## PROBLEM TO SOLVE
Which of the four approaches does the JavaFX rendering article rank as the slowest?

## TEXT SEGMENT
····················

High Performance Rendering in JavaFX

In this article, we comparatively evaluate four different approaches to render particles in JavaFX in terms of runtime performance.

The approaches are Canvas, PixelBuffer AWT, PixelBuffer CPU and PixelBuffer GPU.

The evaluation suggests the following order of approaches from fastest to slowest:

  1. PixelBuffer GPU (fastest).
  2. PixelBuffer CPU.
  3. PixelBuffer AWT.
  4. Canvas (slowest).

All of the source code developed for this article can be found on GitHub. An example demo with 1 000 000 particles looks like this:

1M Particles in JavaFX

Introduction

There is a number of use cases that involve rendering a huge number of individual pixels as quickly as possible, including point cloud visualizations, particle effects and simulations. As mentioned above, in JavaFX, developers have several approaches (techniques) of rendering pixels to the screen.

····················

## DATA SECTION
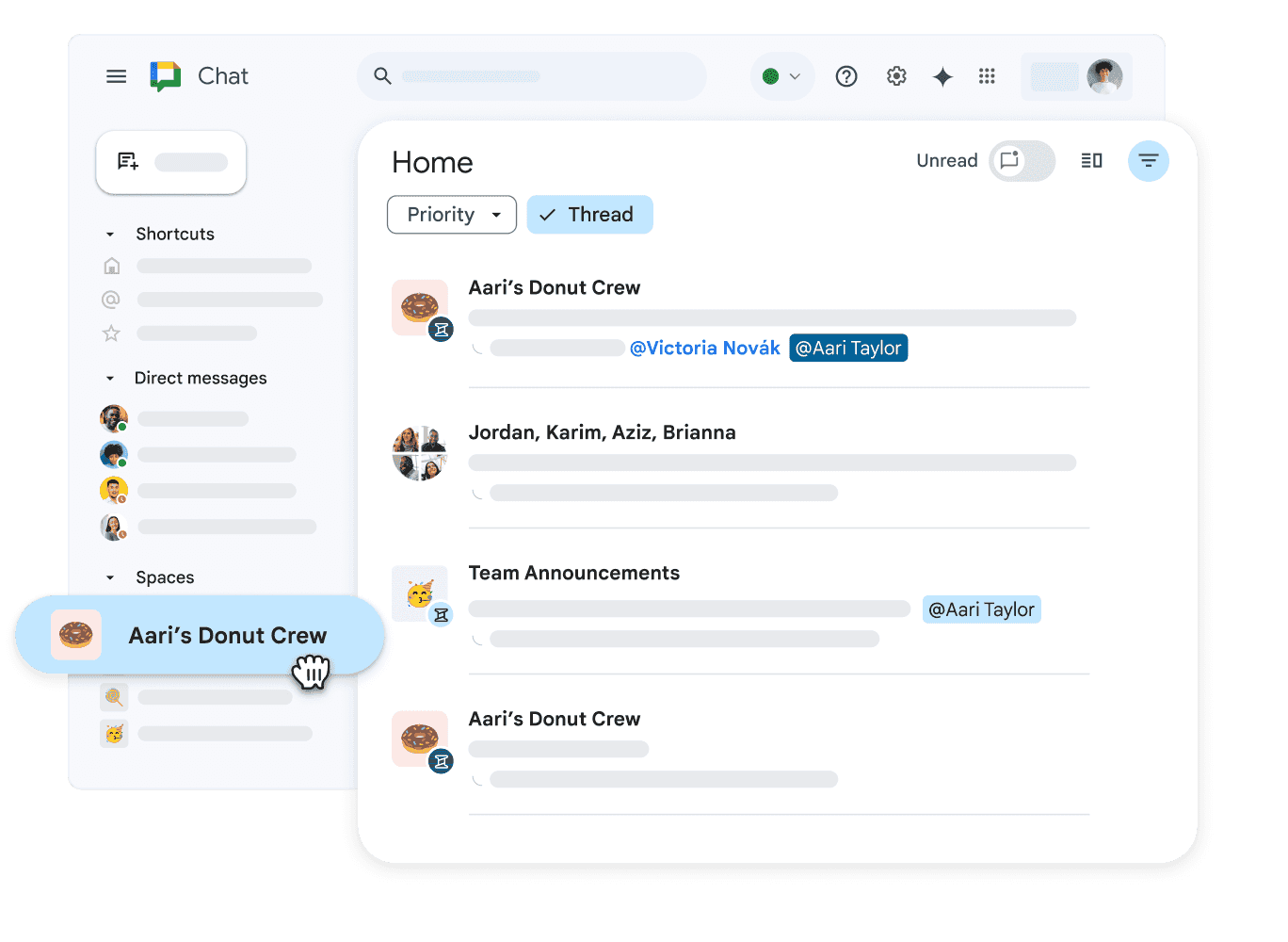 Interface of Google Chat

····················

## YOUR SOLUTION
Canvas